06-27, 12:15–13:15 (Europe/Vienna), Mittlerer Saal (Track 1)
Using Beacon Object Files (BOFs) to execute external post-exploitation capabilities from a C2 agent has been a staple technique in offensive security for years now. The self-contained programs are great for one-off tasks, such as gaining situational awareness, elevating privileges or dumping credentials. Recently, BOFs have received a powerful upgrade that allows for them to be executed in the background, enabling long-running real-time monitoring functionality. This talk shows how the Conquest framework supports Async BOFs and how they can benefit modern red teaming.
In last year's talk, I introduced Conquest, a command and control framework written in Nim. Since then, the project has been under heavy development and has seen countless new features, fixes and improvements. One of the most substantial changes was the addition of a Python module system, which allows red teamers and penetration testers to turn their favourite BOFs into Conquest commands.

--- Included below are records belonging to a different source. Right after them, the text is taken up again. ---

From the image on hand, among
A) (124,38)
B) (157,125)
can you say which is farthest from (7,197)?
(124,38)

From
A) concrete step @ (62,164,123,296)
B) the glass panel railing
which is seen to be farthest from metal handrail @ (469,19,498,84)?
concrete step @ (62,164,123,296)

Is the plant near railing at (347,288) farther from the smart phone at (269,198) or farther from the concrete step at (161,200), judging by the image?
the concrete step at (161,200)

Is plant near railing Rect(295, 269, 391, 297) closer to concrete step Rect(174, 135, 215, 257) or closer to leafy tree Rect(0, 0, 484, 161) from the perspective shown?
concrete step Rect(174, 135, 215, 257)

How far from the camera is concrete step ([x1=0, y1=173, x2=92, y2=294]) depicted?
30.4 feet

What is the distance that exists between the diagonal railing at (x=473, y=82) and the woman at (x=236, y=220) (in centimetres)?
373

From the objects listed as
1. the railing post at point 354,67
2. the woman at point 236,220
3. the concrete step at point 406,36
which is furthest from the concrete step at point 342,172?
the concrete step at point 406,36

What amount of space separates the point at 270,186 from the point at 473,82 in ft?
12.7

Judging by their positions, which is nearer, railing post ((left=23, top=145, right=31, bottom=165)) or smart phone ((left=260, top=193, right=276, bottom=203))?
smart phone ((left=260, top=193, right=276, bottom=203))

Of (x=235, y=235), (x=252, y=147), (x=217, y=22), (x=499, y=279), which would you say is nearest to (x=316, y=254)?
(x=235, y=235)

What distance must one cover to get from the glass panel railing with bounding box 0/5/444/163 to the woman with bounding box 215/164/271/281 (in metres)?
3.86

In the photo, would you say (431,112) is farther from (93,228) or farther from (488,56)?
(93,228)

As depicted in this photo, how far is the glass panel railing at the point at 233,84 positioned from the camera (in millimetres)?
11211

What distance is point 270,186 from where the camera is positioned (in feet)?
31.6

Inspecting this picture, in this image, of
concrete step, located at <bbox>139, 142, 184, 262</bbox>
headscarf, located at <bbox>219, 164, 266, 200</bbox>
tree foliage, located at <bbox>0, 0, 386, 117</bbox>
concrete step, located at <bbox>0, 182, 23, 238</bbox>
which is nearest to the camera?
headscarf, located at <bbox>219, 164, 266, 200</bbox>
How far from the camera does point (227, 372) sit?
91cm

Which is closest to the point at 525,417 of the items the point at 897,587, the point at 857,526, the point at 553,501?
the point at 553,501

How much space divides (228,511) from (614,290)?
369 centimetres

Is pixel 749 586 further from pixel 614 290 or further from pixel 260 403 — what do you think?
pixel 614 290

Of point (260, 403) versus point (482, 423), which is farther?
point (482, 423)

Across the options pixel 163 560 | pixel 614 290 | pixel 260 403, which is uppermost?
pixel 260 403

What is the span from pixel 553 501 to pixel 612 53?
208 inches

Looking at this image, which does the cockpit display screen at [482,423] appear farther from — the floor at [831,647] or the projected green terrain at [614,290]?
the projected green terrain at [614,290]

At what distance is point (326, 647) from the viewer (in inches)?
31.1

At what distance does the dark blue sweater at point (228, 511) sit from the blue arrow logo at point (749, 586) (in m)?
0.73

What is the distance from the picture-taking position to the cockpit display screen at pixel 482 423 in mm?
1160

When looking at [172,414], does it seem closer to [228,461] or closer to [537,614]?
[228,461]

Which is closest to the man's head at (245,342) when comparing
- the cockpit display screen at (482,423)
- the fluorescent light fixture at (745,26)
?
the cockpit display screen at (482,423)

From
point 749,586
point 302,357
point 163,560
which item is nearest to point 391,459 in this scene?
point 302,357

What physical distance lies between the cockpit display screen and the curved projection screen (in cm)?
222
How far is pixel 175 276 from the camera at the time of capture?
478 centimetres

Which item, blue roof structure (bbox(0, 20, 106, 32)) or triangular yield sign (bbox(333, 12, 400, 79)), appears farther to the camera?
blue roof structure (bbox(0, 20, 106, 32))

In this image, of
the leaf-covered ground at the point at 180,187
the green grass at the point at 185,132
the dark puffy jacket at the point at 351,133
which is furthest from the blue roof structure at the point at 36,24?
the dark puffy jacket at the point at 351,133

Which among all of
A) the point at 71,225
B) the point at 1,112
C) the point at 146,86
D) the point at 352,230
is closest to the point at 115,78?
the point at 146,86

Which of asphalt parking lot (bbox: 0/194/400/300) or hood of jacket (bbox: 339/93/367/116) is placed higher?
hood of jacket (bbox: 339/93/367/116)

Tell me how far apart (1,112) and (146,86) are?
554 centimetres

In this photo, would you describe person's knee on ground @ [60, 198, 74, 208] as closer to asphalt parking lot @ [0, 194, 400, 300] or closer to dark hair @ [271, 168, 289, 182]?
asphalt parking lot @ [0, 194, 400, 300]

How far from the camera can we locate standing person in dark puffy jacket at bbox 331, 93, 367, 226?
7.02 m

This drastically decreases the amount of functionality that has to be included in the base agent, because post-exploitation capabilities can simply be executed as external BOFs.
However, regular BOF loading is boring. There are countless open-source implementations and it's a feature in almost all C2 frameworks on the market. On the other hand, the number of frameworks that support asynchronous BOFs can almost be counted on one hand. In fact, Conquest is one of the only C2s that features stable async object file execution, even when the agent memory is obfuscated or encrypted, something that until now has been exclusive to commercial tooling.
This talk goes beyond proof-of-concepts by also featuring novel use-cases for async BOFs that benefit real engagements.
- TGT Monitoring
- KeePass Abuse
- Clipboard Monitoring
- ...
Jakob is a penetration tester and security professional from Austria. He is particularly passionate about offensive security, including network penetration testing and Windows malware development. By day he works in an internal penetration testing team, conducting and leading engagements, while at night he works on Conquest, a malleable and modular C2 framework written in Nim, or practices lock-picking.